Never had she been so happy, so completely, perfectly happy. Even the deliberate snubbing by his friends did nothing to undermine her happiness. Jonathan never said anything to upset or dampen her spirits. As usual, it was Ditty who took it upon herself to update Talia on the rumors about town, not sparing her a single, malicious detail.
Most of Talia’s acquaintances questioned the friendship of the two women. Talia had a serious, industrious disposition, while her friend, despite being a popular psychology professor at the university, was rather shallow and frivolous. But Ditty loved Talia with all her heart, and Talia loved her, foibles or no. Ditty was like family, and you don’t abandon family; they’d attended the same school from first grade on, served in the army together, lived together in Tel Aviv, gotten married to men who were themselves good friends and, later, both divorced.
Ditty collected the rumors and laid them at Talia’s doorstep, like a cat proud of its prey. “Everybody’s got a different story about ‘that divorcee with the child who’s ensnared Jonathan.’ They say you went after him for his money,” she blurted out excitedly, savoring her place in the sensational, social circuit, which up to now she’d only read about in gossip columns. If Ditty had been honest with herself and examined her true motives, she might have admitted she was more than a little jealous
of her friend, particularly as her own married boyfriend had returned to his wife and family. But Ditty the psychology teacher was not one to look inside herself.
“Don’t take it to heart, they’re jealous of you, all those friends of his,” Ditty continued, scanning Talia’s face and watching every tiny gesture. But Talia kept quiet. Ditty was afraid she’d gone too far; she was not mean by nature. “You don’t see that they’re envious of you? Well, believe me. I checked it out. Jonathan’s abandoned all his friends since the two of you got together, and for this there’s no pardon. You see, before he met you, they all used to hang out together all the time; Jonathan invited them, treated them, gave showed them a good time. None of his high school or army buddies had a car when Jonathan was driving around in his big, white American heap. Do you know how may fancy restaurants he’s invited them to over the years? At his expense? And who got them jobs? And who paid their debts? So why should they love you, considering that since you entered the picture, they hardly ever see him?”

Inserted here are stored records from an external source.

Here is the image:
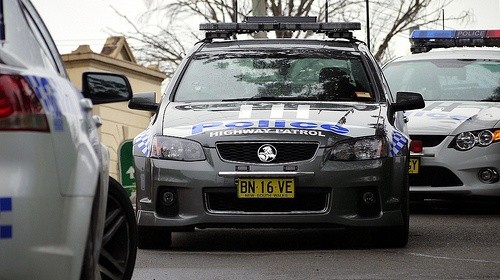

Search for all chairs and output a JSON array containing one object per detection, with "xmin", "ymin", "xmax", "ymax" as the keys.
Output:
[
  {"xmin": 404, "ymin": 70, "xmax": 440, "ymax": 101},
  {"xmin": 316, "ymin": 66, "xmax": 356, "ymax": 101}
]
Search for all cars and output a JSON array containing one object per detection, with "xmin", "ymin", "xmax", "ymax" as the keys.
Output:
[
  {"xmin": 127, "ymin": 16, "xmax": 424, "ymax": 250},
  {"xmin": 0, "ymin": 1, "xmax": 139, "ymax": 280},
  {"xmin": 380, "ymin": 28, "xmax": 500, "ymax": 213}
]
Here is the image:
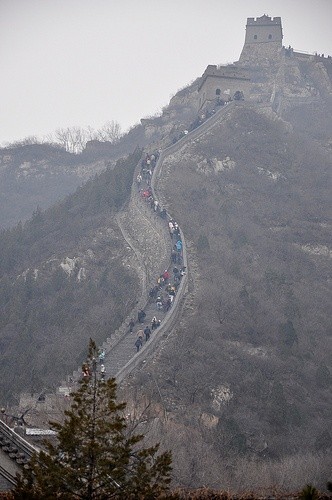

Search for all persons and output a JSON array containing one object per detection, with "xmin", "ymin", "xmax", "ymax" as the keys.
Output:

Talia didn’t bother with Jonathan’s friends, anyway, most whom she knew only superficially, and none of whom she particularly liked, especially that fat bear of man, Manu. But even when she considered Dina, Jonathan’s housekeeper, she had to admit she met coldness, if not outright hostility. Dina was a tall, bony woman, with a mop of dyed, bright, red hair and lines of bitterness around her mouth. She deliberately ignored the clothes that Talia left in the hamper, refusing to wash and iron them, despite Jonathan’s explicit instructions. In the morning, when she encountered Talia around the house, her expression invariably soured; it was obvious she was reluctant to relinquish control of the domestic territory. Then there was Jonathan’s secretary, Ora, who always took Talia’s messages with deliberated curtness, never even asking, “How are you?” Could she also be jealous? Does she hater her? Talia liked people to like her, but in the loveless atmosphere she found herself, she felt that she was wilting and losing her way. She was beset by misgivings and disquiet. And yet she did not share those feelings with Jonathan, as she did not want his friends to gain a foothold in their lives. She reassured herself that as long as she was certain of his love, the people around him could think what they liked.